The second embodiment will be described in detail below.
Various elements set during a normal operation will be described as follows. An incinerator internal pressure is set at -70 mmAq; a flow rate of the fluidizing air 16 is 6,500 Nm³/h (in this case, a fluidization magnification is about 7); a flow rate of the secondary air 15 is 6,000 Nm³/h; and a flow rate of the branch tube 17 is zero.
Various elements set during a combustion control operation will be described as follows. The incinerator internal pressure is set at -80 mmAq; the flow rate of the fluidizing air 16 is increased to 7,000 Nm3/h; the ON/OFF valve 17a is opened; and the fluidizing air 16 flows in the branch tube 17 at a flow rate of 2,000 Nm³/h. As a result, a flow rate of fluidizing air flowing from the bottom of the fluidized bed is to be 5,000 Nm³/h. In this case, a fluidization magnification is to be about 5. Therefore, a combustion time can be increased to 3 to 6 times a normal combustion time, and a combusting operation can be weakly performed. In addition, the flow rate of the secondary air 15 is increased to 6,600 Nm³/h.

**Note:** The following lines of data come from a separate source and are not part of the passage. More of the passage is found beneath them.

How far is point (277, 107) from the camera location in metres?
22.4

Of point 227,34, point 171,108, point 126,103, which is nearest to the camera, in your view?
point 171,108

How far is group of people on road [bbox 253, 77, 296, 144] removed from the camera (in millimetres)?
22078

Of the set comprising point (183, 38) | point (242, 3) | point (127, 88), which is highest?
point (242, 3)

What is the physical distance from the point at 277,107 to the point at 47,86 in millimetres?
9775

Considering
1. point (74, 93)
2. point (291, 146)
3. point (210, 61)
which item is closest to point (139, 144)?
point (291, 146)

When municipal waste having a lower calorific value of about 2,000 kcal/kg is incinerated by the present method of controlling combustion, a change in CO concentration of the exhaust gas is shown in Fig. 8. The change in CO gas concentration is remarkably improved compared when a control operation of the ON/OFF valve 17a is not used as shown in Fig. 6. The CO concentration of the exhaust gas can be considerably reduced.

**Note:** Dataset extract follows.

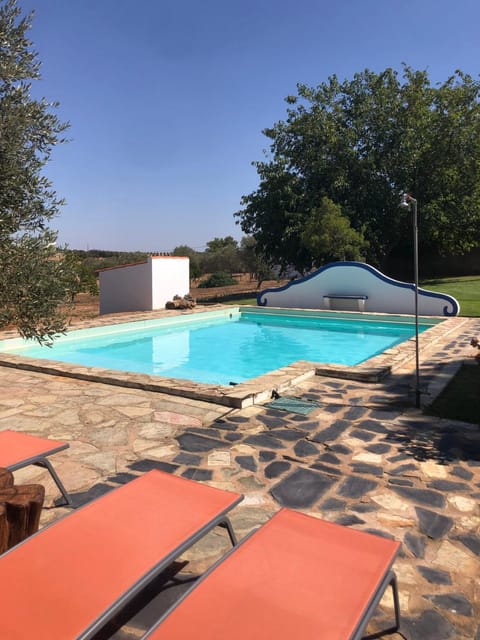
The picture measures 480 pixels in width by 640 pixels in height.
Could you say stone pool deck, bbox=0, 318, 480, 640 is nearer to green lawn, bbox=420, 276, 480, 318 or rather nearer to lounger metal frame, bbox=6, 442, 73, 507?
lounger metal frame, bbox=6, 442, 73, 507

In the above embodiment, although a transmission photoelectric switch is used as a photoelectric element, a reflection photoelectric element, a laser transmission/reception element, or the like can be used as the photoelectric element.
Since a waste supply rate is measured by a supply rate measuring unit arranged on a chute for supplying incineration waste to an incinerator, before the waste is supplied to the incinerator, the waste supply rate can be instantaneously measured. Therefore, the fluidized-bed incinerator can be appropriately controlled in accordance with an incinerator combustion state changed by a change in supply rate of waste.
As described above, production of an unburnt gas is prevented, and a change in incinerator internal pressure is suppressed to extremely reduce the possibility that the incinerator internal pressure becomes a positive pressure, thereby performing a stable combustion control operation.

Claims

A method of controlling combustion in a fluidized-bed incinerator comprising the steps of:
measuring a waste fuel supply rate by a supply rate measuring unit (11) using a photoelectric element (1) arranged on a waste supply chute (2), said chute (2) supplying waste (3) from a dust feeder (4) to said incinerator,
characterized by the steps of:
under the condition that the waste supply rate is higher than a predetermined value,
a) decreasing the waste supply rate from the dust feeder (4) to suppress the combustion operation, and

b) increasing the exhaust gas flow rate of an exhaust gas induced blower (9) of said incinerator to limit an increase in the incinerator internal pressure.
The method according to claim 1, further comprising the step of:
c) decreasing the flow rate of the fluidizing air of a forced blower to suppress the combustion operation.
The method according to claim 1 or 2, further comprising the steps of:
d) increasing the flow rate of a blower (8) for supplying secondary air to a free board portion (13) of the incinerator to prevent production of unburnt gas.
The method according to claim 1, 2 or 3, comprising the step of:
e) instantaneously decreasing the flow rate of fluidizing air and at the same time, supplying secondary air to the free board portion (13) at a flow rate corresponding to the decrease in flow rate of the fluidizing air to suppress the combustion operation and to prevent production of unburnt gas.